# Decion trees and random forests

## Data

Download the [World Value Survey](http://www.worldvaluessurvey.org/WVSDocumentationWV6.jsp) data and check out the corresponding questionnaire and codebook files to understand the dataset contents.

## Overarching research question

Explain what variables effect happiness (`V10`) using decision-tree learning.

## Method

There are many tools for running decision trees. We apply [SciKit learn](https://scikit-learn.org/stable/modules/tree.html).

In [None]:
## Create new data frame for analysis

import csv
import pandas as pd

selected_keys = ['V4', 'V5', 'V6', 'V7', 'V8', 'V9','V10']

# Read data
data = []
for line in csv.DictReader( open('data/wvs.csv'), delimiter=';' ):
    dd = []
    for key in selected_keys:
        dd.append( line[key] )
    data.append( dd )

# Create data frame
df = pd.DataFrame( data, columns=selected_keys )
df

In [None]:
from sklearn import tree

decision_tree = tree.DecisionTreeClassifier( max_depth = 2) # tree.DecisionTreeRegressor() # for regression model
model = decision_tree.fit( df[selected_keys[:-1]], df['V10'] )

In [None]:
import graphviz
from IPython.display import display
image = tree.export_graphviz( model, class_names = True )
display( graphviz.Source( image ) ) ## or you could write the graphviz format to a file and visualise it using some other format

## Model analysis

As discussed in lecture, there are [many different metrics for evaluating the quality of a model](https://scikit-learn.org/stable/modules/model_evaluation.html#model-evaluation). Beyond single metrics (like accuracy score, F1 score), examining the confusion matrix may be beneficial to assess model performance.

In [None]:
from sklearn import metrics

predicted_values = model.predict( df[selected_keys[:-1]] )
metrics.confusion_matrix( predicted_values, df['V10'] )

## Tasks

* Choose better or more interesting values to be modelled.
* Improve data preprocessing (remove missing values etc.)
* Apply training data - test data split in the data analysis stage. Does that improve the analysis at all?
* Increase the maximum depth of the decision tree. Does it improve the analysis at all?

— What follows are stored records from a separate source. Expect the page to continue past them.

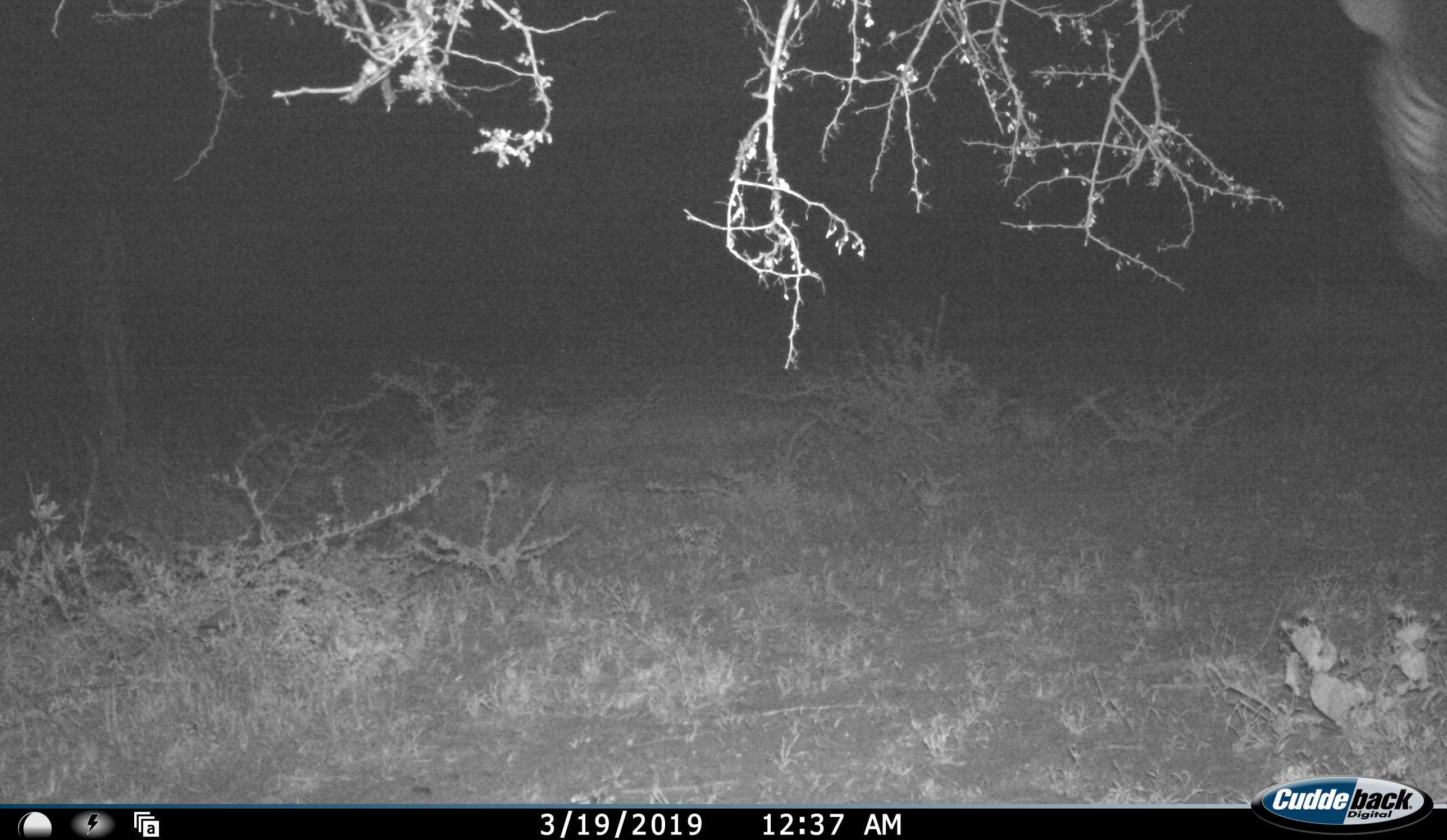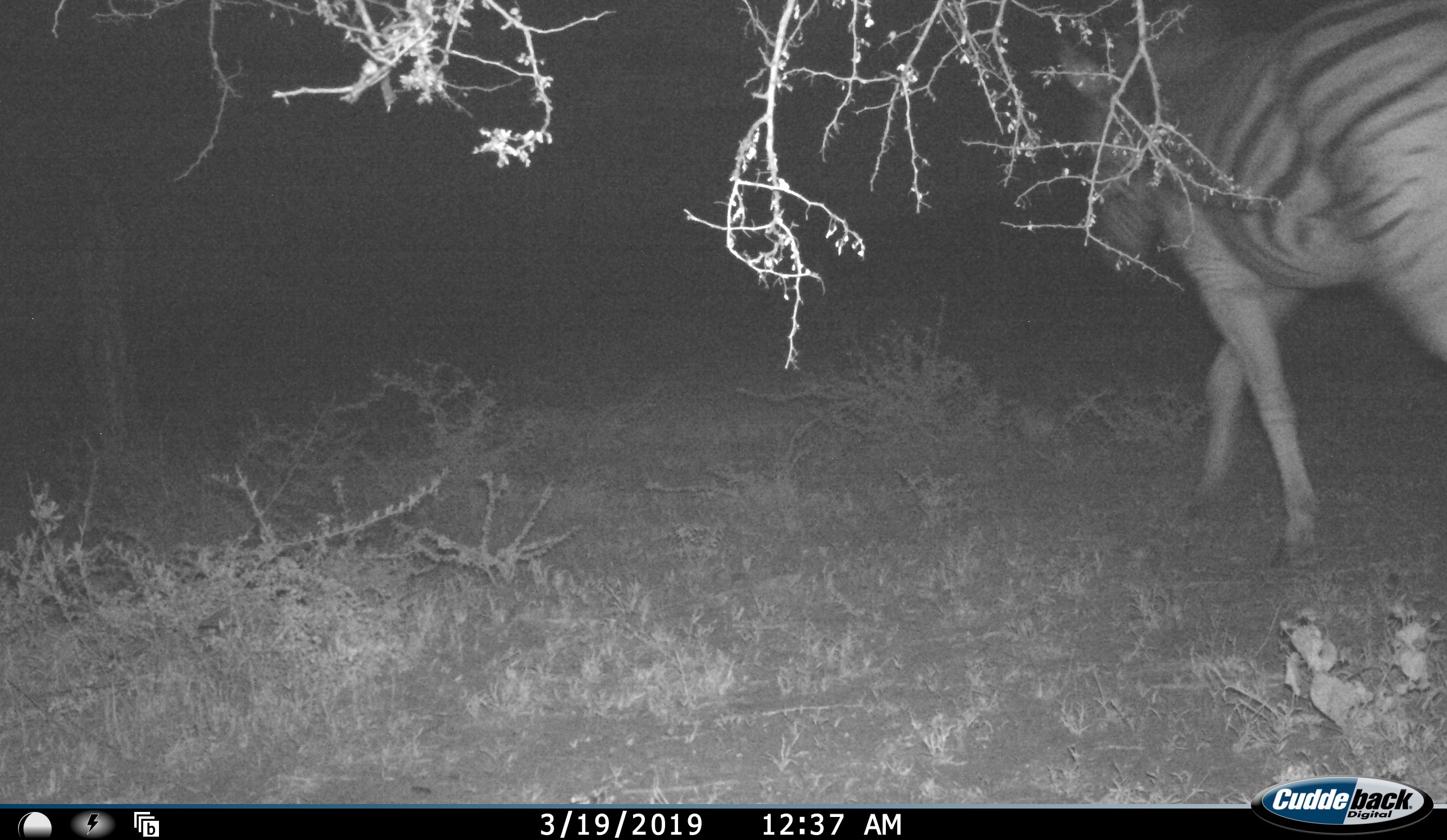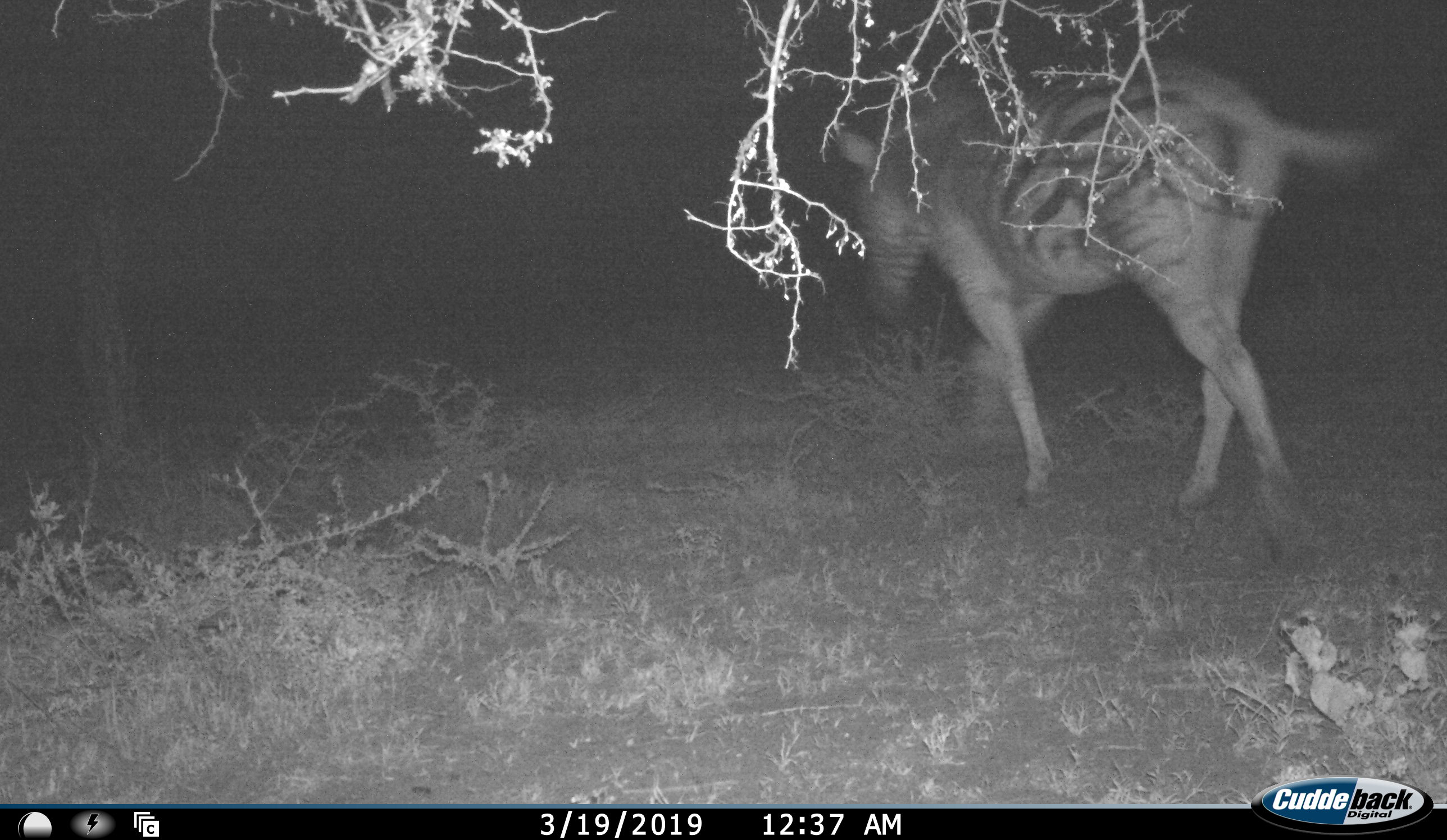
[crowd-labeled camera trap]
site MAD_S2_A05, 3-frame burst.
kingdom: Animalia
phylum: Chordata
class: Mammalia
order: Perissodactyla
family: Equidae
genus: Equus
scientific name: Equus quagga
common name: plains zebra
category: zebraplains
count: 1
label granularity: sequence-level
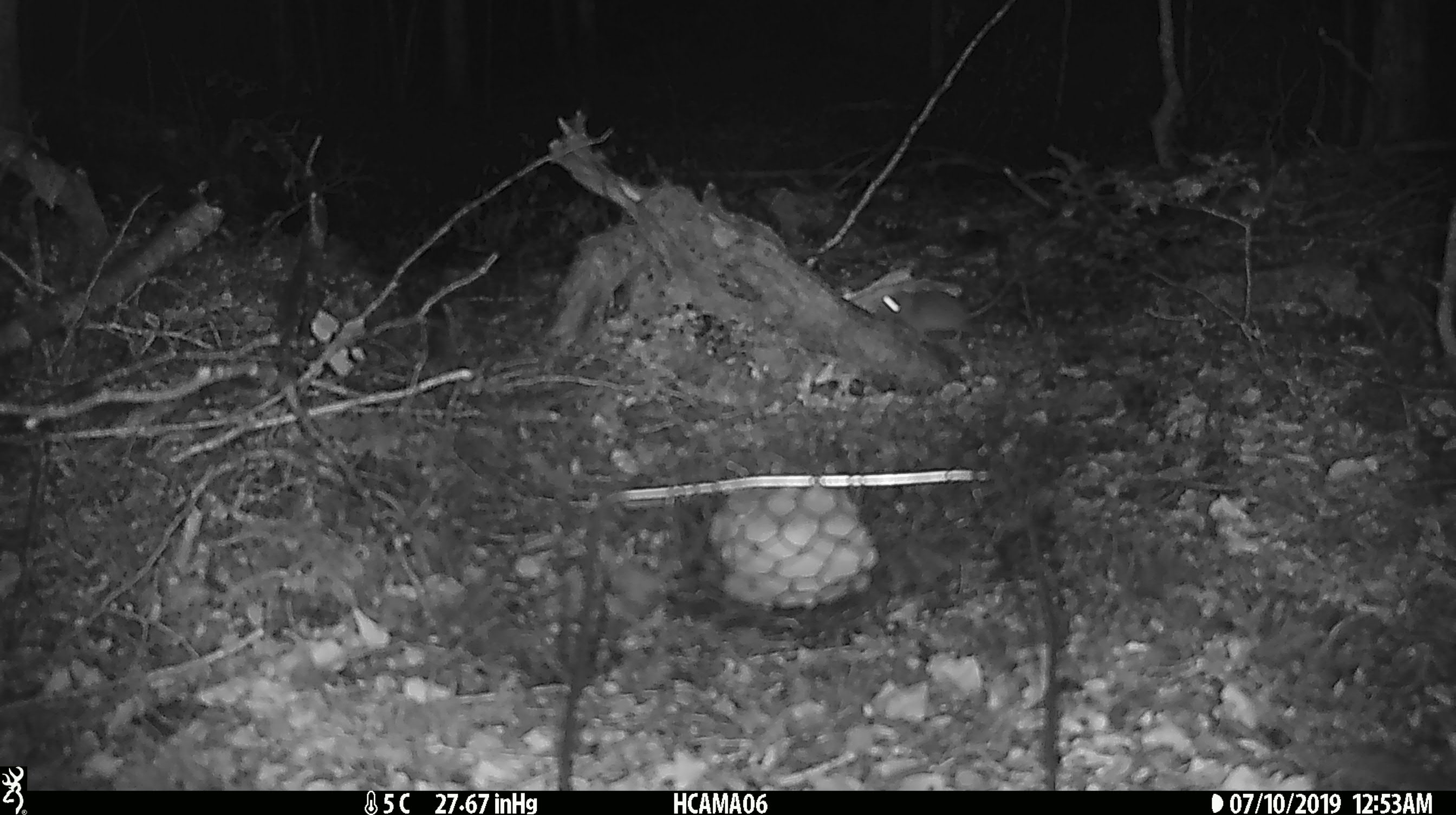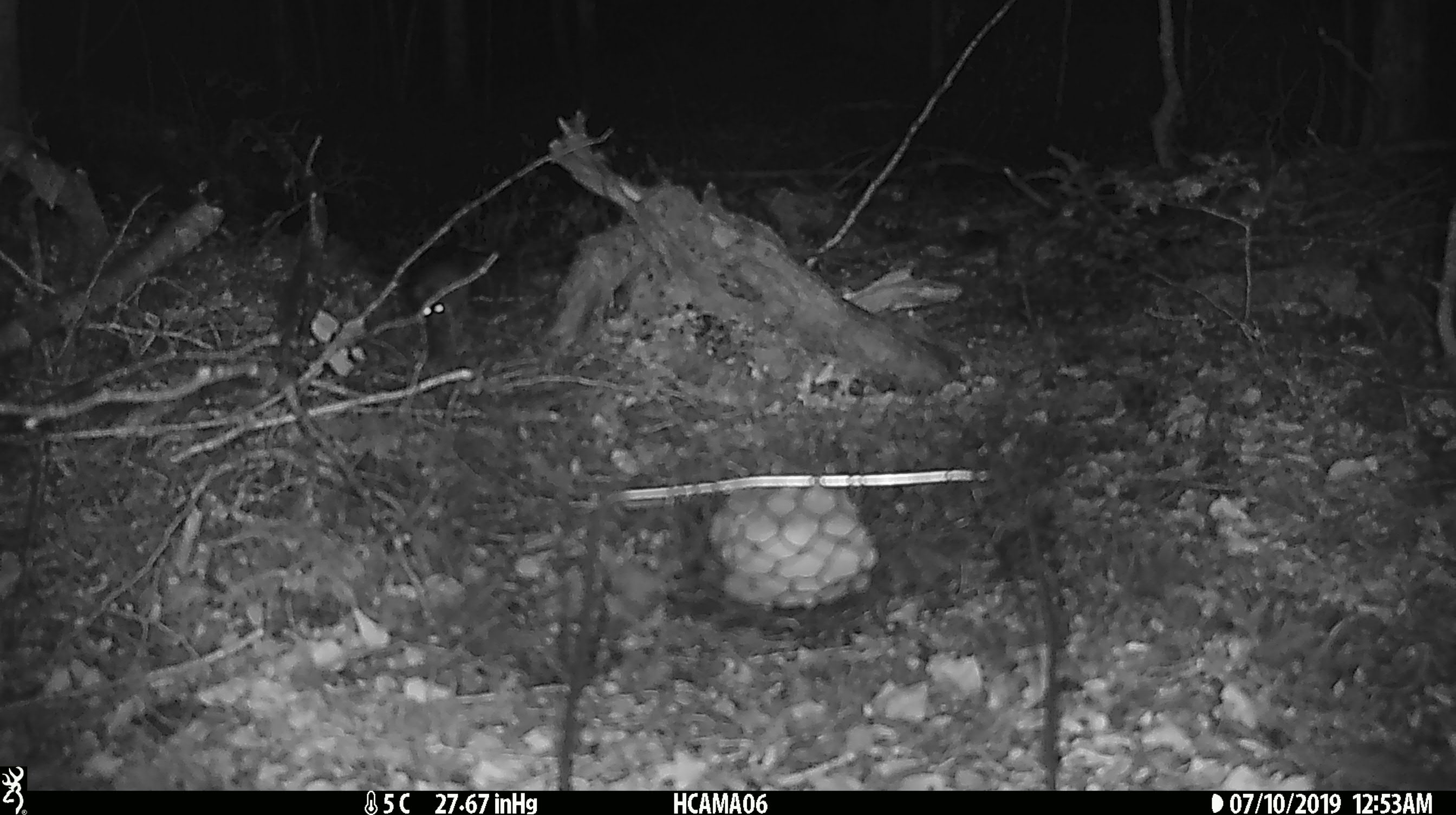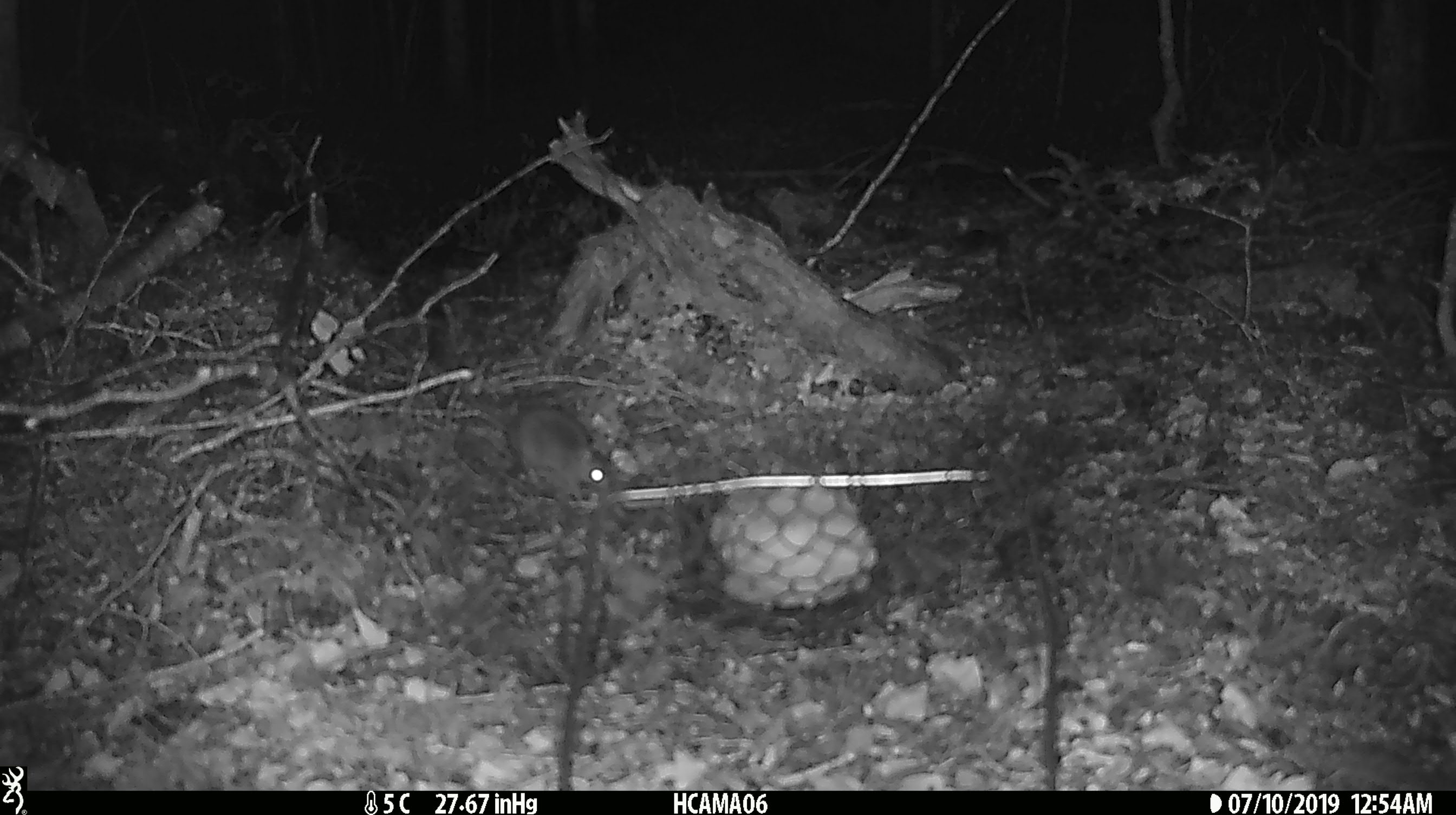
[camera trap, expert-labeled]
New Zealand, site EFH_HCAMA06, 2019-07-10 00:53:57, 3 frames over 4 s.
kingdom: Animalia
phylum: Chordata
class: Mammalia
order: Rodentia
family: Muridae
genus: Mus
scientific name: Mus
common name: mouse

## Random forests -  decision trees on steroids.

The challenge with decision trees - like many other machine learning algorithms - is that they run a single model on the data, relying on a single random state. This can easily lead to overfitting and bad performance [Random forests](https://scikit-learn.org/stable/modules/generated/sklearn.ensemble.RandomForestClassifier.html) address this issue through running an ensemble of trees, and creating a classifier through combining their diverging predictions (e.g. trough averaging).

In [None]:
from sklearn import ensemble

random_forest = ensemble.RandomForestClassifier()
model = random_forest.fit( df[selected_keys[:-1]], df['V10'] )

In [None]:
predicted_values = model.predict( df[selected_keys[:-1]] )
metrics.confusion_matrix( predicted_values, df['V10'] )